Temporal interference (TI) brain stimulation. We have developed a technology that allows for the first time to noninvasively modify the activity in deep brain structures – a procedure that previously required invasive brain surgery. The so-called temporal interference (TI) brain stimulation technology uses multiple kHz-range electric fields with a difference frequency low enough to drive neural activity to induce a three-dimensional focal neural stimulation deep in the brain (Grossman et al. 2017). We demonstrated that transcranial TI stimulation could selectively mediate activation in deep structures such as the hippocampus without the overlying cortex and steerably target brain regions without physically moving the electrodes. The TI brain stimulation was awarded the Neuromodulation Prize by the American Association for the Advancement of Science (AAAS) and the Science journal (Grossman 2018).

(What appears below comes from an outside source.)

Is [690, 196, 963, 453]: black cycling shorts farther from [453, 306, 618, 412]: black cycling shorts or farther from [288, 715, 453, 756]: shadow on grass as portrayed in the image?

Translation to disease-modifying intervention. We build on this fundamental technological innovation to develop a non-invasive therapeutic DBS for patients with neurodegenerative brain conditions by uncovering mechanisms of action on homeostatic processes and memory functions, synergistically in animal models and patients with dementia. In addition, we iteratively improve our technology via exploration of the biophysical mechanism and exploitation of fundamental engineering and physics principles.

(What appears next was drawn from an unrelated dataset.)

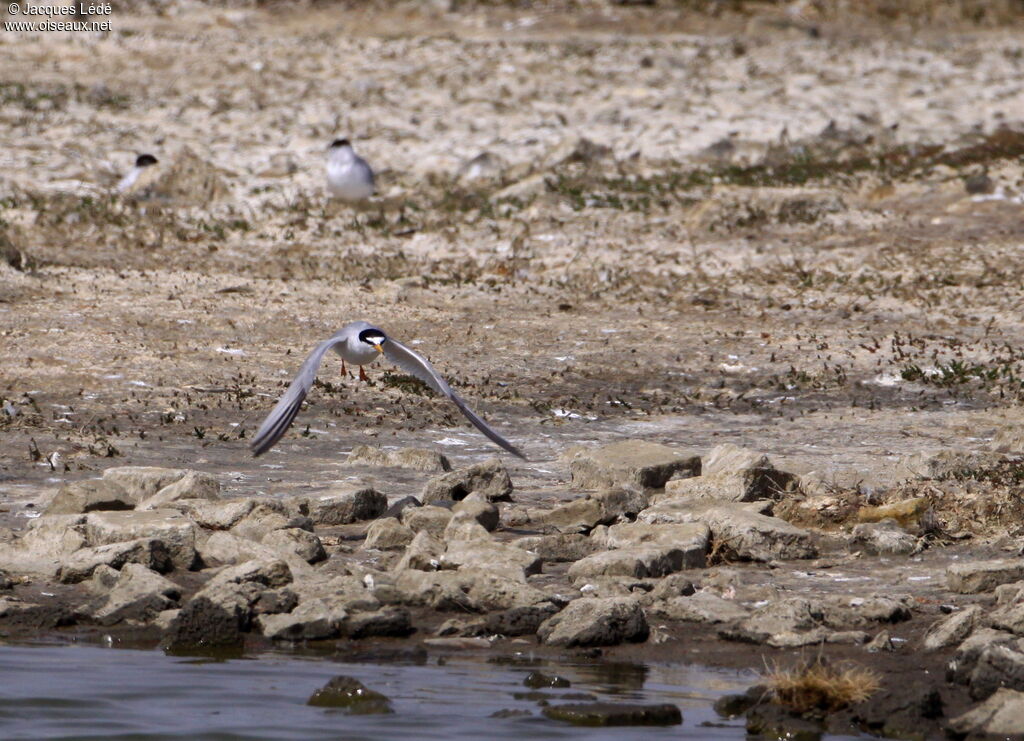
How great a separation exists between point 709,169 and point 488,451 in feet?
32.2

•Grossman, Nir, David Bono, Nina Dedic, Suhasa B. Kodandaramaiah, Andrii Rudenko, Ho-Jun Suk, Antonino M. Cassara, et al. 2017. “Noninvasive Deep Brain Stimulation via Temporally Interfering Electric Fields.” Cell 169 (6): 1029–41.

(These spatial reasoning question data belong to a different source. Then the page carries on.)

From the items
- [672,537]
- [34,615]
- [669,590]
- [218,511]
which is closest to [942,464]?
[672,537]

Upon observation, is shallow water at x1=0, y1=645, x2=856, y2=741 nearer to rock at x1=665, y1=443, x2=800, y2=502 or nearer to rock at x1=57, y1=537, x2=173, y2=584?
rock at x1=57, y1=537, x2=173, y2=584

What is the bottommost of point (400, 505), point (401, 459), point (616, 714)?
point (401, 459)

•Grossman, Nir. 2018. “Modulation without Surgical Intervention.” Science 361 (6401): 461–62.
Development of Phase-Locking Brain Stimulation Therapy
Synchronous oscillatory firing in large populations of neurons has diverse functional roles in the central nervous system (CNS), including regulation of global homeostasis states and providing spatiotemporal reference frames for cognitive functions. Aberrant synchronous oscillations have been associated with numerous brain disorders. However, such aberrant oscillations require a delicate cascade of coherent activities across the network components. We aspire to mitigate the aberrant oscillations to restore the dependent brain’s homeostasis and functions.
Endpoint corrected Hilbert transform (ecHT). To enable phase-locking of stimulation to oscillatory activity, we have developed a strategy to compute the instantaneous phase of oscillatory signals in real-time. The so-called endpoint corrected Hilbert transform (ecHT) is based on applying a causal bandpass filter to the discrete Fourier transform (DFT) of the analytic signal to mitigate the distortion, known as the Gibbs phenomenon, from its end. The ecHT is a simple, yet powerful method, allowing implementation in simple and portable hardware. We demonstrated that ecHT-based phase-locked transcranial electrical stimulation of the cerebellum could suppress the aberrant neural oscillation that hallmarks essential tremor (ET) syndrome, the most common adult movement disorder (Schreglmann et al. 2021).
Translation to disease-modifying intervention. We build on this fundamental technological innovation to develop non-invasive phase-locking brain stimulation interventions to promote homeostatic processes and cognitive functions in patients with early stages of dementia. In addition, we iteratively improve our technology by exploring computational and engineering principles.